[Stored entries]
Start

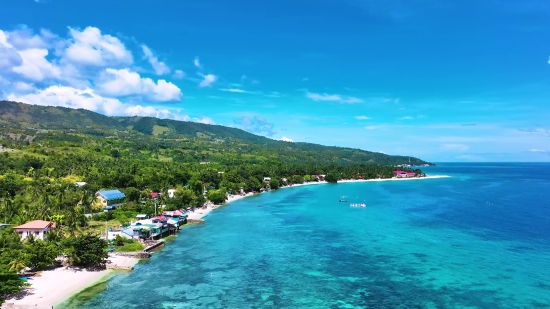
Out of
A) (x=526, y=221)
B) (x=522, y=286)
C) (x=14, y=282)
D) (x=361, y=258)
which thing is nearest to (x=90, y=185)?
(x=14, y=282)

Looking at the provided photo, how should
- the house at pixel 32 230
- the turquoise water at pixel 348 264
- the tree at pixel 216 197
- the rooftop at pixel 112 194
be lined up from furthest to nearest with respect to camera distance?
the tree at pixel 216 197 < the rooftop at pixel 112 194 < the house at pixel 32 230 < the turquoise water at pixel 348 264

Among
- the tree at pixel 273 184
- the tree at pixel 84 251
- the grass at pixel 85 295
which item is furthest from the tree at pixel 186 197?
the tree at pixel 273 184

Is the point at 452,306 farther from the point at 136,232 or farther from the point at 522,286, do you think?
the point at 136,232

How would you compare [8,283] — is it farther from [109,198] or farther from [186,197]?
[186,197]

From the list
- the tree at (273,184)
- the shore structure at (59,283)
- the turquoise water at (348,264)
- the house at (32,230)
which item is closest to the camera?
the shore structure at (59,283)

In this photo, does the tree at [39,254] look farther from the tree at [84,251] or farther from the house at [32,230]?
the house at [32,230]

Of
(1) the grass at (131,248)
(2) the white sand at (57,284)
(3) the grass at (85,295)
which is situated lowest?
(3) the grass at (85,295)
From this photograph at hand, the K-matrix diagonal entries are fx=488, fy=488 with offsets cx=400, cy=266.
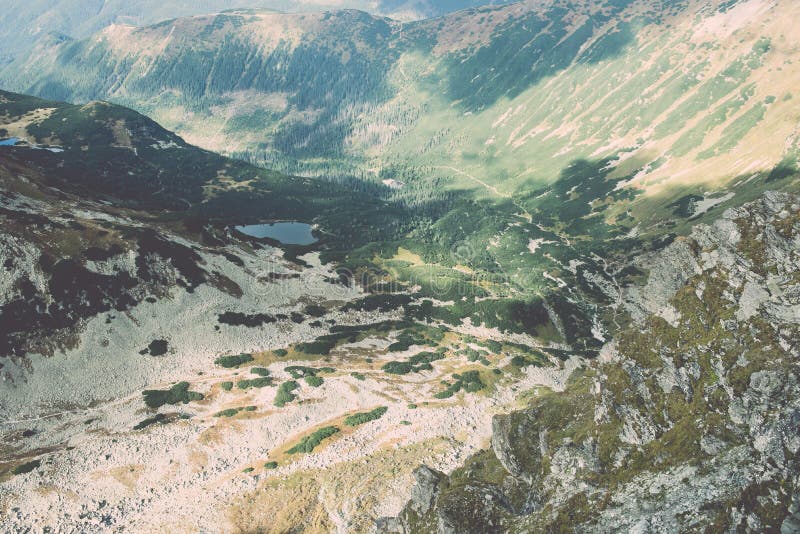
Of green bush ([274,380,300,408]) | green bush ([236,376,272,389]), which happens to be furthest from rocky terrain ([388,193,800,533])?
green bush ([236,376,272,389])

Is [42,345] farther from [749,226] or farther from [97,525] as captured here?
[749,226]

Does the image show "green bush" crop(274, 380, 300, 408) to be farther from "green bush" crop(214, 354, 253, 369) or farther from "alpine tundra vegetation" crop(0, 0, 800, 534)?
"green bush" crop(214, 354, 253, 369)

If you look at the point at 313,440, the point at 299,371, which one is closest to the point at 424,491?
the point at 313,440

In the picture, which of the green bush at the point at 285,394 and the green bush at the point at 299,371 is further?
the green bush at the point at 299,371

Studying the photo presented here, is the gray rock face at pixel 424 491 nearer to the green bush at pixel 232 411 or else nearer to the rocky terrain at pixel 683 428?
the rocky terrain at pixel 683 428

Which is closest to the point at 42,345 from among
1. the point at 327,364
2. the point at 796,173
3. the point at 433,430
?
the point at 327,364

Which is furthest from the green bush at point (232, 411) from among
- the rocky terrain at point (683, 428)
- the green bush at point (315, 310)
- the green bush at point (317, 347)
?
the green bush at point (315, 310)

End
Start

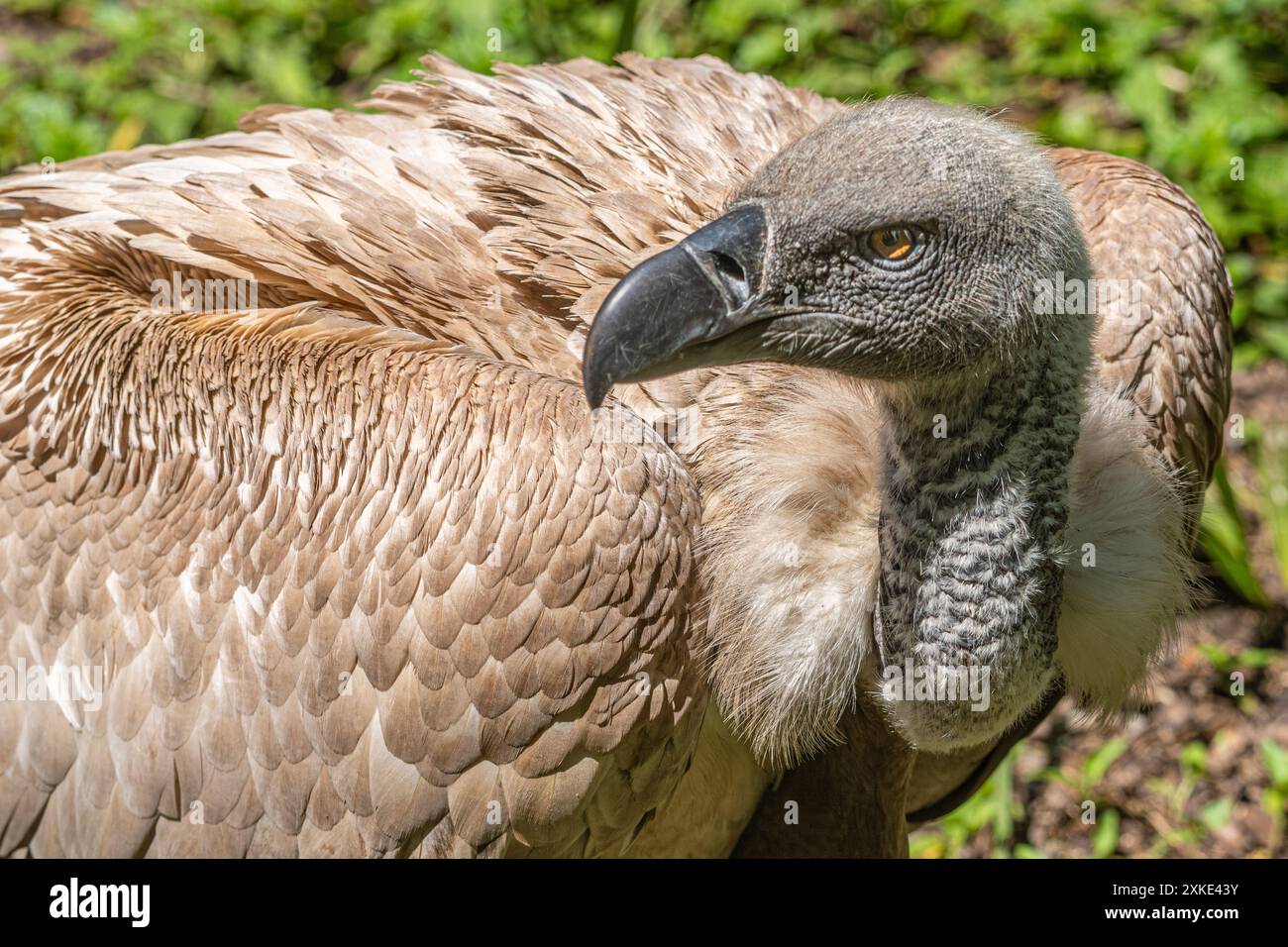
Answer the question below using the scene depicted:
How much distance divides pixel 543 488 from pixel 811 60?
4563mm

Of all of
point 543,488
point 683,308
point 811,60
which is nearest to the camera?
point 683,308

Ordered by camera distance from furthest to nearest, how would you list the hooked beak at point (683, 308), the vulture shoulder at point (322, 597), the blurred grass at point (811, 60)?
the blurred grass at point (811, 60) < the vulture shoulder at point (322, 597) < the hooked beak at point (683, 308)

End
Start

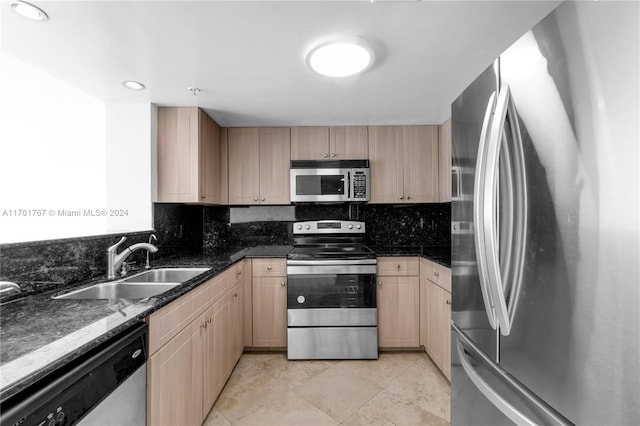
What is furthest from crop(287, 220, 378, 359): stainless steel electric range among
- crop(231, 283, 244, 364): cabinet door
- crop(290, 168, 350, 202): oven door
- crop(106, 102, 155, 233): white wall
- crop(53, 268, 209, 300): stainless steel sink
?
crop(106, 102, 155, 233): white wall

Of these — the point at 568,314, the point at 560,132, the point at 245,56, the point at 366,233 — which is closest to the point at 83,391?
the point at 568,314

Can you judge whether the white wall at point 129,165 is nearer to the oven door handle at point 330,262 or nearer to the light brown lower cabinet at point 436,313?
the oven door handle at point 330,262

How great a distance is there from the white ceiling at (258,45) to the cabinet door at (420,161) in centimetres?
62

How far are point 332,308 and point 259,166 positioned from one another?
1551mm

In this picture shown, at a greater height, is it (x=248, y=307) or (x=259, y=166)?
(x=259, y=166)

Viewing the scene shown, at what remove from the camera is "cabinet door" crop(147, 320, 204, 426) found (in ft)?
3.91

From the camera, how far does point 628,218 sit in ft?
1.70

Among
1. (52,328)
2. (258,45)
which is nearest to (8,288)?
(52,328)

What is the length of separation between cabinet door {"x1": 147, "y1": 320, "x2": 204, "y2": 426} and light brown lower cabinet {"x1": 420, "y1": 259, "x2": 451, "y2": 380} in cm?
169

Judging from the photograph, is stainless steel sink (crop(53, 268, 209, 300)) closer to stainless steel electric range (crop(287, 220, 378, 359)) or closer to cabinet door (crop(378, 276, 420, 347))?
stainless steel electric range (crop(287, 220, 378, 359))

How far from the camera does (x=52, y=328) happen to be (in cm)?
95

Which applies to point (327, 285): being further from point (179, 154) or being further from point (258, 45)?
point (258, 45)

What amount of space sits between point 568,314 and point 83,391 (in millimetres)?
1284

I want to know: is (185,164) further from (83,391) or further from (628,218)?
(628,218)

End

Your task. Please report how many lines in the entries contain the word "with", counting only matches in the same letter case. Give only the number.

Task result. 2